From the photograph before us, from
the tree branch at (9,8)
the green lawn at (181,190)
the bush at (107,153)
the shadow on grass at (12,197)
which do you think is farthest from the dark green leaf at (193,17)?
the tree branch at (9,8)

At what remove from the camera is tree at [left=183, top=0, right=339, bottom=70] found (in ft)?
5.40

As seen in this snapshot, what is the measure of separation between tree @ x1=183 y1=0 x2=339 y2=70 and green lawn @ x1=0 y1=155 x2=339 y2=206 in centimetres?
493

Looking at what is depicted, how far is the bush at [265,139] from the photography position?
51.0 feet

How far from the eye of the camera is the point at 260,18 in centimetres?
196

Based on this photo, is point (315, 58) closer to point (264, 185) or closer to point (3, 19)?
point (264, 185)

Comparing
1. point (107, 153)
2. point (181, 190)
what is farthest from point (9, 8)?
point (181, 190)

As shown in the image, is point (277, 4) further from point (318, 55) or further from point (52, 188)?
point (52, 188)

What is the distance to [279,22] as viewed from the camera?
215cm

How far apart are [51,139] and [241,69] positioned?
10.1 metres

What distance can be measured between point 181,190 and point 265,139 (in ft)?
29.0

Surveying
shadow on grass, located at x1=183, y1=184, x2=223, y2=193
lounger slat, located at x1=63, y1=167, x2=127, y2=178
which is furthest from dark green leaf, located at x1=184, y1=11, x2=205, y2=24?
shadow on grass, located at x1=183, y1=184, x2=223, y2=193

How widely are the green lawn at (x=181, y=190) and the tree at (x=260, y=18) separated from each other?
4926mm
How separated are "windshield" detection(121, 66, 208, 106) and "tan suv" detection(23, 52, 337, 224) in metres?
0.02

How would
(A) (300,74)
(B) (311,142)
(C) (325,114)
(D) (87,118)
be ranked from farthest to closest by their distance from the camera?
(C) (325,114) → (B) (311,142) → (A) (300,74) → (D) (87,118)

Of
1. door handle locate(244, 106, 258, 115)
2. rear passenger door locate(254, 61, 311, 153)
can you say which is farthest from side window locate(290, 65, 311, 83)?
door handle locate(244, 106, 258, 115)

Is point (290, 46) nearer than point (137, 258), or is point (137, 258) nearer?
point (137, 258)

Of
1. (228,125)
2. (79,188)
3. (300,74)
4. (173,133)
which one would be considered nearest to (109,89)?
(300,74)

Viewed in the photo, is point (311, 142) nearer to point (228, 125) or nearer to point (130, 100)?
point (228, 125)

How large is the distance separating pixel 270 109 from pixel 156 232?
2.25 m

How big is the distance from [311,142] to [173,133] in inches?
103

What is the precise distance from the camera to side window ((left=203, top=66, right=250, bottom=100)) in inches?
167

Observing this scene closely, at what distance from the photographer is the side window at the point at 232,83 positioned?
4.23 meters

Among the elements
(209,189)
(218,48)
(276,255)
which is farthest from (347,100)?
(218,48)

### TASK STATEMENT
Write out the stretch of items from the line containing "Based on this" through the line containing "4.23 meters", reproducing each line without changes.

### WRITTEN ANSWER
Based on this photo, is point (315, 58) closer to point (264, 185) or closer to point (3, 19)?
point (264, 185)

Comparing
1. point (107, 153)
2. point (181, 190)
what is farthest from point (9, 8)?
point (181, 190)

As shown in the image, is point (277, 4) further from point (318, 55) or further from point (52, 188)?
point (52, 188)

What is the distance to [279,22] as viewed from the camera?
215cm

How far apart are [51,139] and [241,69] positioned?
10.1 metres

What distance can be measured between point 181,190 and point 265,139 (in ft)?
29.0

Surveying
shadow on grass, located at x1=183, y1=184, x2=223, y2=193
lounger slat, located at x1=63, y1=167, x2=127, y2=178
which is furthest from dark green leaf, located at x1=184, y1=11, x2=205, y2=24?
shadow on grass, located at x1=183, y1=184, x2=223, y2=193

How widely are the green lawn at (x=181, y=190) and the tree at (x=260, y=18) separated from each other?
4926mm
How separated are "windshield" detection(121, 66, 208, 106) and "tan suv" detection(23, 52, 337, 224) in metres?
0.02

How would
(A) (300,74)
(B) (311,142)
(C) (325,114)
(D) (87,118)
be ranked from farthest to closest by their distance from the camera?
(C) (325,114) → (B) (311,142) → (A) (300,74) → (D) (87,118)

Of
1. door handle locate(244, 106, 258, 115)
2. rear passenger door locate(254, 61, 311, 153)
can you say which is farthest from side window locate(290, 65, 311, 83)?
door handle locate(244, 106, 258, 115)

Is point (290, 46) nearer than point (137, 258), or is point (137, 258) nearer?
point (137, 258)

Of
1. (228,125)
2. (79,188)
3. (300,74)
4. (173,133)
which one would be considered nearest to (109,89)?
(300,74)

Viewed in the photo, is point (311, 142) nearer to point (228, 125) or nearer to point (130, 100)?
point (228, 125)

How large is the distance separating pixel 270 109 from pixel 156 232?
2.25 m

How big is the distance from [311,142] to [173,133] in inches?
103

What is the precise distance from the camera to side window ((left=203, top=66, right=250, bottom=100)) in inches?
167

Observing this scene closely, at what distance from the photographer is the side window at the point at 232,83 positioned?
4.23 meters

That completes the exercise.